As of this task, the exec-manage script fails to reschedule jobs when depooling a node because the grid master is not a submit host.

The code:

case $cmd in
    depool)
        check_missing_param $#

        # Collect the list of jobs running on this host, and convert them
        # to pipe separated string, this is useful to show status of these jobs
        # after the drain
        job_list=`/usr/bin/qhost -j -h $exec_host |
                      awk '{print $1; }' |
                      grep -E ^[0-9] |
                      awk -vORS='|' '{print $1; }'`


        # Disable all the queues running on this host.

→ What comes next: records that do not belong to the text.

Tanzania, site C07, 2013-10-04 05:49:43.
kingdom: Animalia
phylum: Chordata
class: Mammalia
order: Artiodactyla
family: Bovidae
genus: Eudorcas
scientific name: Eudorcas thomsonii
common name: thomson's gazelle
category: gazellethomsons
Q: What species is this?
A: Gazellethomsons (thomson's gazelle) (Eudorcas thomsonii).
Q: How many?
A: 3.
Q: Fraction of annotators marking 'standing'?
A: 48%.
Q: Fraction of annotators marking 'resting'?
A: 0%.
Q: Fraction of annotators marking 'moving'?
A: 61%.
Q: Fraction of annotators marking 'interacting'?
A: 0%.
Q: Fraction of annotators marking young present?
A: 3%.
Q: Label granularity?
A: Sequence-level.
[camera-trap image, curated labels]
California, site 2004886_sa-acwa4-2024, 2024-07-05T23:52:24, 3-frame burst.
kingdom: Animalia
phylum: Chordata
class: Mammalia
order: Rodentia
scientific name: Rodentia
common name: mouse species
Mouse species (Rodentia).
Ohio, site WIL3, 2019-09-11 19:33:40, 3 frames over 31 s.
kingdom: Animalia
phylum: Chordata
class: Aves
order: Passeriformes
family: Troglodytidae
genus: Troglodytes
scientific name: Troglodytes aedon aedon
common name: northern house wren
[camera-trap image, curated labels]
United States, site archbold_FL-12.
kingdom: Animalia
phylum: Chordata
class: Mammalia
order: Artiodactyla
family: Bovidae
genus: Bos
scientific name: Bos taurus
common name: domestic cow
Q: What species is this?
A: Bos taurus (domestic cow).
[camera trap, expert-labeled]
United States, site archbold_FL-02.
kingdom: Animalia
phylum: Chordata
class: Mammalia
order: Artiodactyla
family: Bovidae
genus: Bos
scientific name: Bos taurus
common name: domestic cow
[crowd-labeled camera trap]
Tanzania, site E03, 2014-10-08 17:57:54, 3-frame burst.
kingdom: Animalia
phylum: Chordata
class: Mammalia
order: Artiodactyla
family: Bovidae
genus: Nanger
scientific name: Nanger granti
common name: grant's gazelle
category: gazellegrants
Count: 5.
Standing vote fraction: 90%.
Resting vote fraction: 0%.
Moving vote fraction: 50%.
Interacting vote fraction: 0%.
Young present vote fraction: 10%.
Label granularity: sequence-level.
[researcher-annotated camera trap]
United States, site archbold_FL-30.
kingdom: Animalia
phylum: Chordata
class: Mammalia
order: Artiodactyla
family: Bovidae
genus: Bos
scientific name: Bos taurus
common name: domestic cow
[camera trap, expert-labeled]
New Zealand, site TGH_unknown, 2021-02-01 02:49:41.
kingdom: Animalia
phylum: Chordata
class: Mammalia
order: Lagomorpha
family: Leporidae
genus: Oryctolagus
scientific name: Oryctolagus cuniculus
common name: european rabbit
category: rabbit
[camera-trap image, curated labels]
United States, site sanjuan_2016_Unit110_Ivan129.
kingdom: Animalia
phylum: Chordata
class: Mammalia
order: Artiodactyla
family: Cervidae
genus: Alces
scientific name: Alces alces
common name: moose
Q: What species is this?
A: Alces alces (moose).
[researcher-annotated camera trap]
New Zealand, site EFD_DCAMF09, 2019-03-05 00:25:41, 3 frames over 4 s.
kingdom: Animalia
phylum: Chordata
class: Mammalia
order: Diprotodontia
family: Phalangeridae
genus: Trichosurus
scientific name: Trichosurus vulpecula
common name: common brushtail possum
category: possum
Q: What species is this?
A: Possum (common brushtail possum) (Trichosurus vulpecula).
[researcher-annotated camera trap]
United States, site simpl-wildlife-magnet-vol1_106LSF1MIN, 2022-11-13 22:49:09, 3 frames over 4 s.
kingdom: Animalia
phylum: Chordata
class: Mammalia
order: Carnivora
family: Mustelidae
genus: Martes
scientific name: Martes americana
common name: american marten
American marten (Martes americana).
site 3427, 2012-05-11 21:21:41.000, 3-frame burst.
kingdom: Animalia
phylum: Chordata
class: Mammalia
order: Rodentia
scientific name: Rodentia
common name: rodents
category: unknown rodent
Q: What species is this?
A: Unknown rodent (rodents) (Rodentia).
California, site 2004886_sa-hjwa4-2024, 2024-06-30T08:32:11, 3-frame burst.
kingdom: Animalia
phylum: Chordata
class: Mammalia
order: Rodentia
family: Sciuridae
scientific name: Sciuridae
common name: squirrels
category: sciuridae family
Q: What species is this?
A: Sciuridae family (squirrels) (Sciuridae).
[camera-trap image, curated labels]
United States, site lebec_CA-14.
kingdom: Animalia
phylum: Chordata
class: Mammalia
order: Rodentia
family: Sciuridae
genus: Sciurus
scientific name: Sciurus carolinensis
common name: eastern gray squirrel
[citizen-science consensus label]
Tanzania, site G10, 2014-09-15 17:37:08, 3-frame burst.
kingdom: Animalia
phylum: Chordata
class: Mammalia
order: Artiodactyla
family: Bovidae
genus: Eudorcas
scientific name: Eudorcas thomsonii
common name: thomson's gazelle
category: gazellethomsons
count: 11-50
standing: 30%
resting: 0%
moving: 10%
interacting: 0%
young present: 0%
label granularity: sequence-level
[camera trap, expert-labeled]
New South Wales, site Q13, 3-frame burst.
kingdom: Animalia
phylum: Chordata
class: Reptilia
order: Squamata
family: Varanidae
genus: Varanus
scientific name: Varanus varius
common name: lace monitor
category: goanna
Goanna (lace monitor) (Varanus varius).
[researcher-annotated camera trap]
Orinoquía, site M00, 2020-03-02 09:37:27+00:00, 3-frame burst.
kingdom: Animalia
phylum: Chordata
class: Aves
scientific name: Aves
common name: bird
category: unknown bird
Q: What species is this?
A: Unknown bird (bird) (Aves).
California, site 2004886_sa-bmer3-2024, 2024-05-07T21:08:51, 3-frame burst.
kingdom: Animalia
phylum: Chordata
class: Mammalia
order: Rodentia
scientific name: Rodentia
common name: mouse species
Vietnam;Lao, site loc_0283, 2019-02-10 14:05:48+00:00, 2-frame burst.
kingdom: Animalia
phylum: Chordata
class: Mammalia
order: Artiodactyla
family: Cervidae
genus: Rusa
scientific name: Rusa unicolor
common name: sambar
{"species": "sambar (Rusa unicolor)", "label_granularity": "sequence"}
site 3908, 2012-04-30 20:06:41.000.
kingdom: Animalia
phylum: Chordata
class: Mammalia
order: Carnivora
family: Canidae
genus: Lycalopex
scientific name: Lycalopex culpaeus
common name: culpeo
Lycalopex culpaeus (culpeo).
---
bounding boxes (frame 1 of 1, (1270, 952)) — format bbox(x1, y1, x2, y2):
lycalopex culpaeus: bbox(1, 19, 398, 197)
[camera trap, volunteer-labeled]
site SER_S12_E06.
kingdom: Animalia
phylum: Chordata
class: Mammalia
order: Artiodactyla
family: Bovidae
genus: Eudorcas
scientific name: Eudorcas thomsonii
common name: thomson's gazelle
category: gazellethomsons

The *@ is a special
        # syntax that means 'all queues @ host'
        /usr/bin/qmod -d "*@$exec_host"

        # List all the jobs running on the host, and attempt to reschedule them,
        # match jobs that say 'are not rerunable' and delete them (these need
        # to be rescheduled manually)
        /usr/bin/qhost -j -h $exec_host |
            awk '{ print $1; }' |
            egrep ^[0-9] |
            xargs -L1 qmod -rj |
            grep 'are not rerunable' |
            awk '{ print $3; }' |
            xargs --no-run-if-empty -L1 qdel

        echo "This exec node has been depooled, and jobs that were running \
              prior have been rescheduled (if rerunable). Current status: "
        /usr/bin/qhost -j | grep -E "${job_list%|*}"

        ;;

Result:

aborrero@tools-sgegrid-master:~$ sudo exec-manage depool tools-sgeexec-0913
Queue instance "continuous@tools-sgeexec-0913.tools.eqiad.wmflabs" is already in the specified state: disabled
Queue instance "task@tools-sgeexec-0913.tools.eqiad.wmflabs" is already in the specified state: disabled
denied: host "tools-sgegrid-master.tools.eqiad1.wikimedia.cloud" is not a submit host
denied: host "tools-sgegrid-master.tools.eqiad1.wikimedia.cloud" is not a submit host
denied: host "tools-sgegrid-master.tools.eqiad1.wikimedia.cloud" is not a submit host
denied: host "tools-sgegrid-master.tools.eqiad1.wikimedia.cloud" is not a submit host
aborrero@tools-sgegrid-master:~$ echo $?
123

This also makes our cookbook for depooling hosts fail with an ugly traceback:

arturo@nostromo:~ [spicerack] $ cookbook wmcs.toolforge.grid.node.lib.depool --project tools --node-hostname tools-sgeexec-0913
START - Cookbook wmcs.toolforge.grid.node.lib.depool
PASS |                                                                                                                                                                             |   0% (0/1) [00:07<?, ?hosts/s]
FAIL |█████████████████████████████████████████████████████████████████████████████████████████████████████████████████████████████████████████████████████████████████████| 100% (1/1) [00:07<00:00,  7.06s/hosts]
Exception raised while executing cookbook wmcs.toolforge.grid.node.lib.depool:
Traceback (most recent call last):
  File "/home/arturo/git/wmf/operations/software/spicerack/spicerack/_menu.py", line 234, in run
    raw_ret = runner.run()
  File "/home/arturo/git/wmf/operations/cookbooks/cookbooks/wmcs/toolforge/grid/node/lib/depool.py", line 97, in run
    grid_controller.depool_node(host_fqdn=node)
  File "/home/arturo/git/wmf/operations/cookbooks/cookbooks/wmcs/toolforge/grid/__init__.py", line 307, in depool_node
    self._master_node.run_sync(f"exec-manage depool {hostname}", print_output=False)
  File "/home/arturo/git/wmf/operations/software/spicerack/spicerack/remote.py", line 520, in run_sync
    return self._execute(
  File "/home/arturo/git/wmf/operations/software/spicerack/spicerack/remote.py", line 720, in _execute
    raise RemoteExecutionError(ret, "Cumin execution failed")
spicerack.remote.RemoteExecutionError: Cumin execution failed (exit_code=2)
END (FAIL) - Cookbook wmcs.toolforge.grid.node.lib.depool (exit_code=99)

Event Timeline

aborrero triaged this task as Medium priority.Mar 1 2022, 10:22 AM
aborrero created this task.
taavi claimed this task.

Fixed.